▶ BRIEF: Write the data out verbatim.

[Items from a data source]
BEGIN
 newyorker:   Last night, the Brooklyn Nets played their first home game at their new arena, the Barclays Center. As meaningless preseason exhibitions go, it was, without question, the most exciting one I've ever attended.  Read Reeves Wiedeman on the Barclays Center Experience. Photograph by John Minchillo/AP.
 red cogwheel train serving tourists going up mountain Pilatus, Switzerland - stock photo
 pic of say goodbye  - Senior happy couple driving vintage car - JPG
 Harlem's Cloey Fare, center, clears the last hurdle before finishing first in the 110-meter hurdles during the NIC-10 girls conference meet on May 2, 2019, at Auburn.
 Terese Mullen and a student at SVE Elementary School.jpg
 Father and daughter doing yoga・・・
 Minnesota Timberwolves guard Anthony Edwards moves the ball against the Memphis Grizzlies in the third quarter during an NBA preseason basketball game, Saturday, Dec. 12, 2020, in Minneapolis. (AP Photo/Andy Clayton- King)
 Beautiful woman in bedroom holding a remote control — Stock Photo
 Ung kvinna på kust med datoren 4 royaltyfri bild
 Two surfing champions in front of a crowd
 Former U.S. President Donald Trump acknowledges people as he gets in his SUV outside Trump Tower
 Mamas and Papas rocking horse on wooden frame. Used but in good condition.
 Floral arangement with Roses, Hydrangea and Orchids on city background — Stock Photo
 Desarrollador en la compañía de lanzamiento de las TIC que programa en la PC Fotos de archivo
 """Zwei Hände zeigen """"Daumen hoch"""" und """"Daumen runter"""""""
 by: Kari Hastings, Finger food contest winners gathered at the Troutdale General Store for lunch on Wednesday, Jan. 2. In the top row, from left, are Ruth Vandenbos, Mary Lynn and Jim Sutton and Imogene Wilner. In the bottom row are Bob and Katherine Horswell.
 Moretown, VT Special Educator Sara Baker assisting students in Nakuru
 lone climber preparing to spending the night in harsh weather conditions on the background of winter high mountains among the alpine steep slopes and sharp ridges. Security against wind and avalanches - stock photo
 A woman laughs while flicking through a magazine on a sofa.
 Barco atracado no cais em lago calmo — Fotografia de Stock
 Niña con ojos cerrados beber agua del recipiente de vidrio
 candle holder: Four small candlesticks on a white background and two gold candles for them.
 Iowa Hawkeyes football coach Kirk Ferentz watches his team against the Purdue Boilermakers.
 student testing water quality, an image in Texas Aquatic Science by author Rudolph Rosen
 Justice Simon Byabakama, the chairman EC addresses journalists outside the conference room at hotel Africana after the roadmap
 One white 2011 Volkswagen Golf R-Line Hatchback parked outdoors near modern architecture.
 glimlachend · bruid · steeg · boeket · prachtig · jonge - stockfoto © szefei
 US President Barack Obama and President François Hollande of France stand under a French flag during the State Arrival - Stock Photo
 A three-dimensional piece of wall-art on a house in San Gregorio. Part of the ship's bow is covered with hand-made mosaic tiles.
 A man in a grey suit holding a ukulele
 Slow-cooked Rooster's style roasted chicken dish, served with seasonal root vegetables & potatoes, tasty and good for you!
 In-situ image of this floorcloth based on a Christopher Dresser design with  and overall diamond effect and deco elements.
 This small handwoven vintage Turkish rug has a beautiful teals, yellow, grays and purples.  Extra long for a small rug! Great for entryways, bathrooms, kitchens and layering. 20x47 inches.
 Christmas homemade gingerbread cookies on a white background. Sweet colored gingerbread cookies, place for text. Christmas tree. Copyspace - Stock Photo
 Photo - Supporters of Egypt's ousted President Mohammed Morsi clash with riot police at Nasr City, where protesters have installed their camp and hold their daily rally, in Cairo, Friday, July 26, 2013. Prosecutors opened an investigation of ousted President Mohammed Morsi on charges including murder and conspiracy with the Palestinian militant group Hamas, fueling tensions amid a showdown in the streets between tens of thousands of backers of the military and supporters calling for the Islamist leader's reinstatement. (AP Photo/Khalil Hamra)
END
▶ WRITTEN ANSWER:
 newyorker:   Last night, the Brooklyn Nets played their first home game at their new arena, the Barclays Center. As meaningless preseason exhibitions go, it was, without question, the most exciting one I've ever attended.  Read Reeves Wiedeman on the Barclays Center Experience. Photograph by John Minchillo/AP.
 red cogwheel train serving tourists going up mountain Pilatus, Switzerland - stock photo
 pic of say goodbye  - Senior happy couple driving vintage car - JPG
 Harlem's Cloey Fare, center, clears the last hurdle before finishing first in the 110-meter hurdles during the NIC-10 girls conference meet on May 2, 2019, at Auburn.
 Terese Mullen and a student at SVE Elementary School.jpg
 Father and daughter doing yoga・・・
 Minnesota Timberwolves guard Anthony Edwards moves the ball against the Memphis Grizzlies in the third quarter during an NBA preseason basketball game, Saturday, Dec. 12, 2020, in Minneapolis. (AP Photo/Andy Clayton- King)
 Beautiful woman in bedroom holding a remote control — Stock Photo
 Ung kvinna på kust med datoren 4 royaltyfri bild
 Two surfing champions in front of a crowd
 Former U.S. President Donald Trump acknowledges people as he gets in his SUV outside Trump Tower
 Mamas and Papas rocking horse on wooden frame. Used but in good condition.
 Floral arangement with Roses, Hydrangea and Orchids on city background — Stock Photo
 Desarrollador en la compañía de lanzamiento de las TIC que programa en la PC Fotos de archivo
 """Zwei Hände zeigen """"Daumen hoch"""" und """"Daumen runter"""""""
 by: Kari Hastings, Finger food contest winners gathered at the Troutdale General Store for lunch on Wednesday, Jan. 2. In the top row, from left, are Ruth Vandenbos, Mary Lynn and Jim Sutton and Imogene Wilner. In the bottom row are Bob and Katherine Horswell.
 Moretown, VT Special Educator Sara Baker assisting students in Nakuru
 lone climber preparing to spending the night in harsh weather conditions on the background of winter high mountains among the alpine steep slopes and sharp ridges. Security against wind and avalanches - stock photo
 A woman laughs while flicking through a magazine on a sofa.
 Barco atracado no cais em lago calmo — Fotografia de Stock
 Niña con ojos cerrados beber agua del recipiente de vidrio
 candle holder: Four small candlesticks on a white background and two gold candles for them.
 Iowa Hawkeyes football coach Kirk Ferentz watches his team against the Purdue Boilermakers.
 student testing water quality, an image in Texas Aquatic Science by author Rudolph Rosen
 Justice Simon Byabakama, the chairman EC addresses journalists outside the conference room at hotel Africana after the roadmap
 One white 2011 Volkswagen Golf R-Line Hatchback parked outdoors near modern architecture.
 glimlachend · bruid · steeg · boeket · prachtig · jonge - stockfoto © szefei
 US President Barack Obama and President François Hollande of France stand under a French flag during the State Arrival - Stock Photo
 A three-dimensional piece of wall-art on a house in San Gregorio. Part of the ship's bow is covered with hand-made mosaic tiles.
 A man in a grey suit holding a ukulele
 Slow-cooked Rooster's style roasted chicken dish, served with seasonal root vegetables & potatoes, tasty and good for you!
 In-situ image of this floorcloth based on a Christopher Dresser design with  and overall diamond effect and deco elements.
 This small handwoven vintage Turkish rug has a beautiful teals, yellow, grays and purples.  Extra long for a small rug! Great for entryways, bathrooms, kitchens and layering. 20x47 inches.
 Christmas homemade gingerbread cookies on a white background. Sweet colored gingerbread cookies, place for text. Christmas tree. Copyspace - Stock Photo
 Photo - Supporters of Egypt's ousted President Mohammed Morsi clash with riot police at Nasr City, where protesters have installed their camp and hold their daily rally, in Cairo, Friday, July 26, 2013. Prosecutors opened an investigation of ousted President Mohammed Morsi on charges including murder and conspiracy with the Palestinian militant group Hamas, fueling tensions amid a showdown in the streets between tens of thousands of backers of the military and supporters calling for the Islamist leader's reinstatement. (AP Photo/Khalil Hamra)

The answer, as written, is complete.